谢承弼:他可不是好人,你hold不住他的,还是我来

田德宣:他勾引我,他肯定是喜欢我

田德宣上去搭讪

田德宣惨死当场

谢承弼:当兄弟的都提醒你了,你非贴上去,看,没命了吧?

田德宣:……你敢不敢把手从他屁股上拿下来再跟我说这话

自那以后,田德宣经常去找薛琅。

薛琅早些日子对闻景晔说不想有人伺候,闻景晔原本还不肯,怕没人照顾他起居,但薛琅执意如此,他便遂了薛琅心意。是以奉銮宫偌大宫殿平日里空空荡荡,又因地处偏僻,几乎无人往这边来。

田德宣每每去寻薛琅都做的人不知鬼不觉。

白日里,乾安殿大门禁闭,廊下无一人伺候,连曲嘉文都站到了外头去。

有要事准备觐见的大臣被曲嘉文三两句话给推了回去。

乾安殿是天子处理公务的大殿,里面并不设床,但闻景晔却叫人搬来张软塌,礼部为此闹了许久,说皇帝懈怠朝政,贪图安逸,实际上只是薛琅娇气,每回在乾安殿做他都受不住,站着说累,躺着说不舒服。
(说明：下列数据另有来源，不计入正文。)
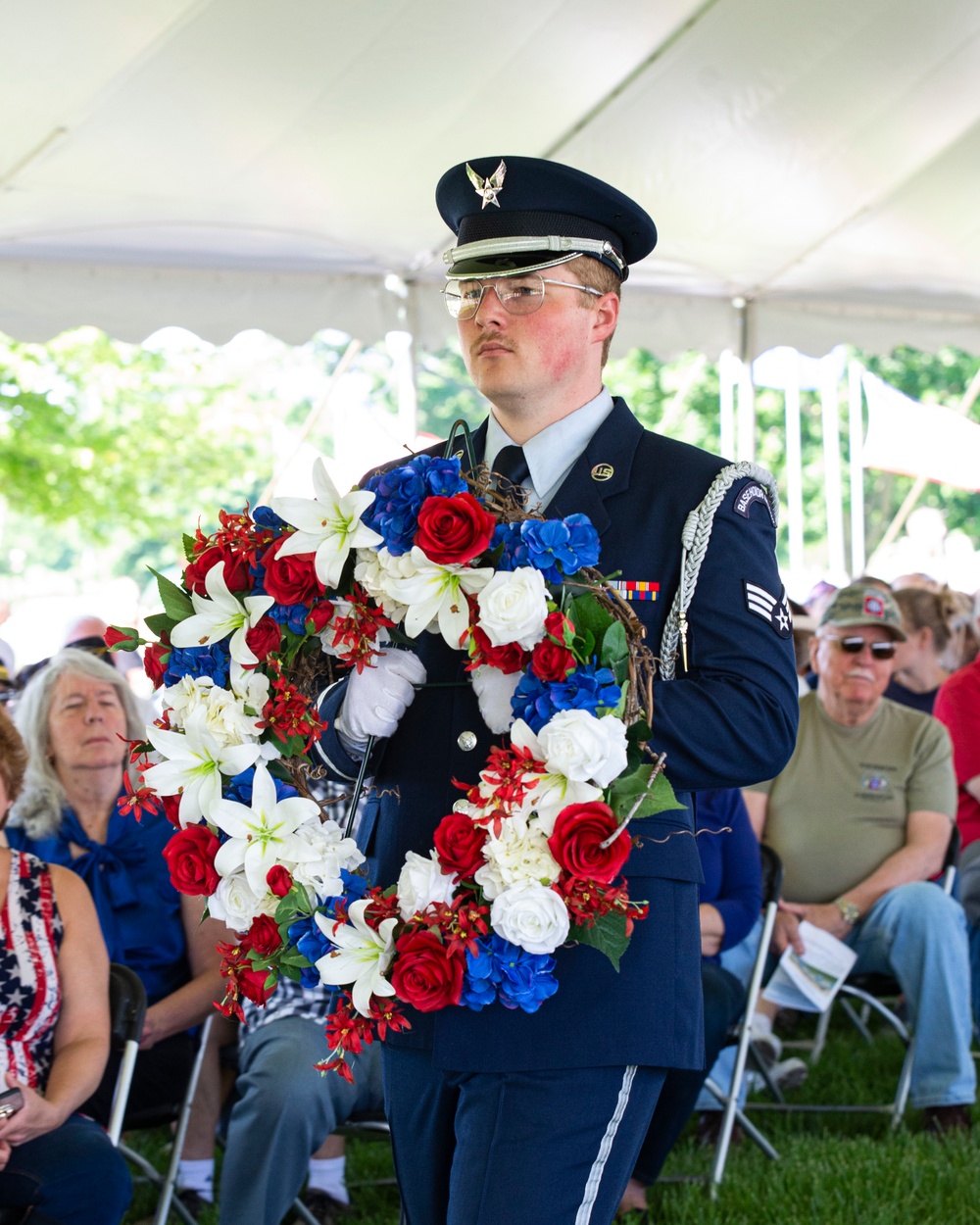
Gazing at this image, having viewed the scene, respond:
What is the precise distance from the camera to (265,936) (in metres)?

薛琅从软塌上起身,将地上的衣裳捡起来,腿间的黏腻和身体的滞痛令他动作迟缓片刻,继而将衣裳披在身上,脚腕忽然被人拉过去,接着小腿弯被抬起来亲了口膝盖。

即便权势唾手可得,可薛琅仍觉得不快活。

闻景晔将他看得太近,他愿意将皇权分一半给薛琅,薛琅却要将自己的全部都献给他,日久天长,他开始觉得不公平。

薛琅扭头看向窗外,手在玉带上轻轻一扣,“我准备在奉銮宫小住几日。”

闻景晔一下来了精神,伸手想将薛琅拥在怀里,却被躲开。

薛琅从他臂膀往下一钻,赤着脚站在了地上,生怕闻景晔逮着自己黏糊一会儿后就又压着来几次——闻景晔这种事没少干,连带着薛琅都长了不少记性。

闻景晔侧卧在榻,一只手撑在软塌上支着头,衣领往下敞开,露出肌肉分明的线条,他拉不住薛琅,只能攥着榻上的一个软肚兜。

那是女子才会穿的红色绣花肚兜,他拿出来给薛琅穿时,薛琅脸色一下就变了,不情愿整个儿摆在脸上,挣扎的时候还打到了他的脸,远远看去就像是给了闻景晔一巴掌似的。

并不痛,却是极损天家颜面的事,闻景晔沉默片刻,薛琅以为他会罚自己,没想到闻景晔并未生气,只搂着他好声好气地哄,“不穿就不穿,这么生气做什么。”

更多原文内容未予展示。